Short task:
Repeat the entire listing exactly.

Given data:
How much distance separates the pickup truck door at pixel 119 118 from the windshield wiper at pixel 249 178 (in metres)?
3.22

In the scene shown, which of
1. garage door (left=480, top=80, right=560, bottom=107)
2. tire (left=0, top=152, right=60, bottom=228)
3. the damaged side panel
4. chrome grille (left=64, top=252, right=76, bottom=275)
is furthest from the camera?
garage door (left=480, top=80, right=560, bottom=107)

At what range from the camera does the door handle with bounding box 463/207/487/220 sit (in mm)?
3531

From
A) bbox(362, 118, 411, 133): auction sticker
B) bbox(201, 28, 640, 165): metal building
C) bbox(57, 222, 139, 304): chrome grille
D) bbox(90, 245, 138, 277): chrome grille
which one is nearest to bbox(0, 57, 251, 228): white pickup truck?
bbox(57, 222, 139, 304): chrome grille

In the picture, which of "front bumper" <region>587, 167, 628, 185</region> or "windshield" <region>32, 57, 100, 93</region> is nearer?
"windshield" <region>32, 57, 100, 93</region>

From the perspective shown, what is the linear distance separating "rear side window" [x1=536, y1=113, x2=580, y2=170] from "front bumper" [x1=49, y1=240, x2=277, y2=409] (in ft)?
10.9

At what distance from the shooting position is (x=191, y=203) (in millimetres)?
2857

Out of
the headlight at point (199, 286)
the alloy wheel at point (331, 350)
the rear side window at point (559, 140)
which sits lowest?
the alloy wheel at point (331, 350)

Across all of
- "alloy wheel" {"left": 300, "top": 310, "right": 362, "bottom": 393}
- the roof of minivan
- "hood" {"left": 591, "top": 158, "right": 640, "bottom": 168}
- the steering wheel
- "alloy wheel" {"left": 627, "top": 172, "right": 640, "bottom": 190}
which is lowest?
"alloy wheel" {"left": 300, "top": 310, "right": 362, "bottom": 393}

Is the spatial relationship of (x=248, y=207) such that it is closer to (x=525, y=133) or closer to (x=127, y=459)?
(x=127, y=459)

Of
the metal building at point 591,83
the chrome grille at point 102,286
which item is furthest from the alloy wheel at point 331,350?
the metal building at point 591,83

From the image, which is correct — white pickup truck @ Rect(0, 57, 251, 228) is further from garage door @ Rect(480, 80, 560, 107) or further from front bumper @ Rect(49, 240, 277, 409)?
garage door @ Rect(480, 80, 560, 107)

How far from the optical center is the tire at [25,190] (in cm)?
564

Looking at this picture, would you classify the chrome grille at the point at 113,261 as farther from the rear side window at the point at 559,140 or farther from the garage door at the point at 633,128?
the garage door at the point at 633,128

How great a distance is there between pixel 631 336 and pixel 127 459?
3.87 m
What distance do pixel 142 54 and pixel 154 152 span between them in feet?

Expected answer:
How much distance separates the pickup truck door at pixel 119 118 from the windshield wiper at pixel 249 178 (in metres)?
3.22

In the scene shown, which of
1. garage door (left=480, top=80, right=560, bottom=107)
2. tire (left=0, top=152, right=60, bottom=228)
3. the damaged side panel
4. chrome grille (left=64, top=252, right=76, bottom=275)
is furthest from the camera?
garage door (left=480, top=80, right=560, bottom=107)

At what range from the camera does the door handle with bounding box 463/207/487/220 sit (in mm)?
3531

From
A) bbox(362, 118, 411, 133): auction sticker
B) bbox(201, 28, 640, 165): metal building
C) bbox(57, 222, 139, 304): chrome grille
D) bbox(90, 245, 138, 277): chrome grille
which one is nearest to bbox(0, 57, 251, 228): white pickup truck?
bbox(57, 222, 139, 304): chrome grille

In the picture, which of "front bumper" <region>587, 167, 628, 185</region> or "windshield" <region>32, 57, 100, 93</region> is nearer?
"windshield" <region>32, 57, 100, 93</region>

From the perspective shown, what is the linear distance separating "rear side window" [x1=536, y1=113, x2=580, y2=170] from "front bumper" [x1=49, y1=240, x2=277, y2=409] (in ft)?
10.9

At what distance from the shooting position is (x=191, y=203) (in millimetres)?
2857

Out of
the headlight at point (199, 286)
the alloy wheel at point (331, 350)
the rear side window at point (559, 140)
which sits lowest?
the alloy wheel at point (331, 350)

Across all of
- "alloy wheel" {"left": 300, "top": 310, "right": 362, "bottom": 393}
- the roof of minivan
- "hood" {"left": 591, "top": 158, "right": 640, "bottom": 168}
- the steering wheel
- "alloy wheel" {"left": 627, "top": 172, "right": 640, "bottom": 190}
which is lowest?
"alloy wheel" {"left": 300, "top": 310, "right": 362, "bottom": 393}

Is the spatial relationship of (x=248, y=207) such that it is closer to (x=525, y=133) or closer to (x=127, y=459)?
(x=127, y=459)

Of
the metal building at point 591,83
the chrome grille at point 102,286
which item is furthest from the alloy wheel at point 331,350?
the metal building at point 591,83

From the image, which is correct — white pickup truck @ Rect(0, 57, 251, 228) is further from garage door @ Rect(480, 80, 560, 107) or further from front bumper @ Rect(49, 240, 277, 409)?
garage door @ Rect(480, 80, 560, 107)

How far from the optical center is the tire at [25,190] (in cm)?
564

Looking at this picture, would you classify the chrome grille at the point at 113,261 as farther from the rear side window at the point at 559,140 or farther from the garage door at the point at 633,128?
the garage door at the point at 633,128

How great a distance is there between pixel 631 336 and pixel 127 459?
3.87 m
What distance do pixel 142 54 and pixel 154 152 span between them in feet?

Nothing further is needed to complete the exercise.